**** Data excerpts ****

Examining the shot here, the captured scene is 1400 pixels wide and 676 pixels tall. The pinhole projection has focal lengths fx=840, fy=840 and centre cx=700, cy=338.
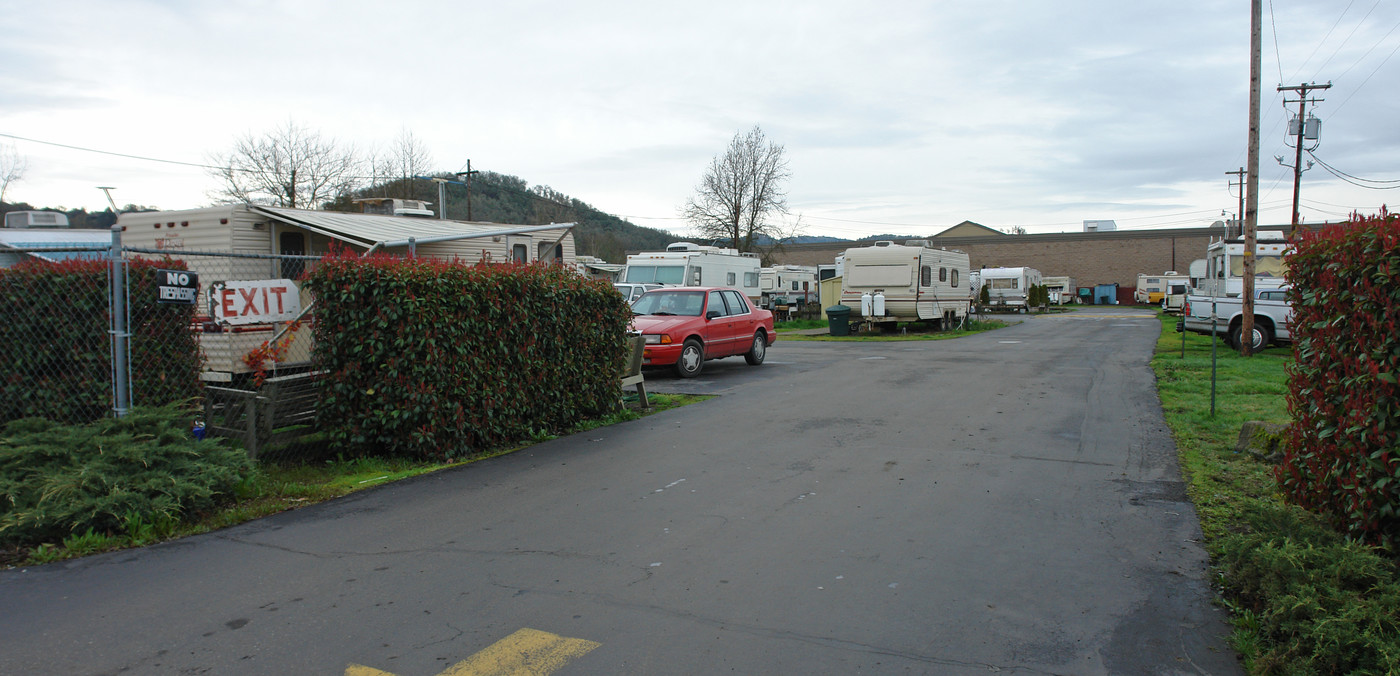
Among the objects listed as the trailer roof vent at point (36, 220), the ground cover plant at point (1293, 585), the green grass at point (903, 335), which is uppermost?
the trailer roof vent at point (36, 220)

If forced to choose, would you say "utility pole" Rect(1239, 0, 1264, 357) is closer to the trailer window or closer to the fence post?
the trailer window

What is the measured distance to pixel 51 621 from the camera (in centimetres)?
402

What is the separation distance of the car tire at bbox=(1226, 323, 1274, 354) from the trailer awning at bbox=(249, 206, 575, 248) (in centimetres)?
1539

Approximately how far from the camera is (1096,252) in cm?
6962

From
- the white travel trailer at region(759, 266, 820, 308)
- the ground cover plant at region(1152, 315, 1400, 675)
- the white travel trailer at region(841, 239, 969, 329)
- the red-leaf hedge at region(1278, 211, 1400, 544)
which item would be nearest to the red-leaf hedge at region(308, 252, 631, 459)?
the ground cover plant at region(1152, 315, 1400, 675)

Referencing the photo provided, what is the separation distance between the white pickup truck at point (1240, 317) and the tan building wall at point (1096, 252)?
4632 centimetres

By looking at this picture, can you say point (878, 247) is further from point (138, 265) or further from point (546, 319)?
point (138, 265)

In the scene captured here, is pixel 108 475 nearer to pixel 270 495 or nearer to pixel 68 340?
pixel 270 495

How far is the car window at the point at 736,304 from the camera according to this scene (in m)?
15.8

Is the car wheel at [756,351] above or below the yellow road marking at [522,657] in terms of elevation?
above

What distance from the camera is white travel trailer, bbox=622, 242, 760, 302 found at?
2444 centimetres

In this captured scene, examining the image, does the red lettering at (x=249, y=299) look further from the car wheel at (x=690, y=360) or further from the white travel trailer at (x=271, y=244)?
the car wheel at (x=690, y=360)

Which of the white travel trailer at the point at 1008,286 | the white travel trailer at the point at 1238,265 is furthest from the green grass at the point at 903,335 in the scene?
the white travel trailer at the point at 1008,286

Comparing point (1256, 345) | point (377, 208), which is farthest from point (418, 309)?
point (1256, 345)
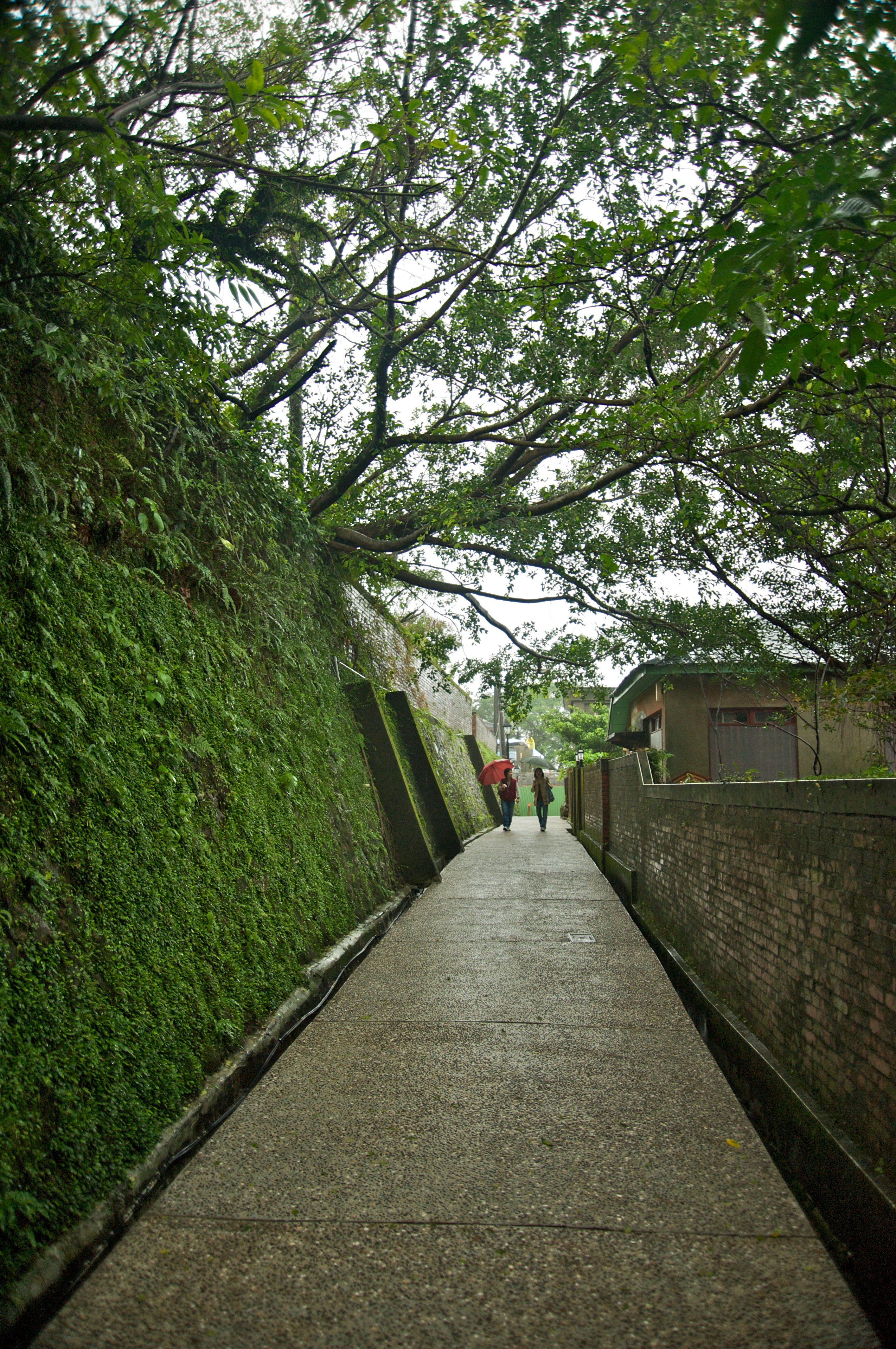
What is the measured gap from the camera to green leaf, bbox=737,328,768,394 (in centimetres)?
246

****

**Exercise task:**
Starting at the line that contains "Comparing point (1256, 345)" and ending at the last line of the material, reproduce every line, requests included, and scale each number in the answers (the point coordinates and the distance in centimetres) by 1.55, rounding to whole numbers with halves rounded up. Leave out the picture.

**Solution to this task:**
Comparing point (1256, 345) | point (377, 208), which is farthest from point (418, 309)?
point (1947, 535)
What is the measured gap from the camera to green leaf, bbox=737,328,768,394 (in centimetres)?
381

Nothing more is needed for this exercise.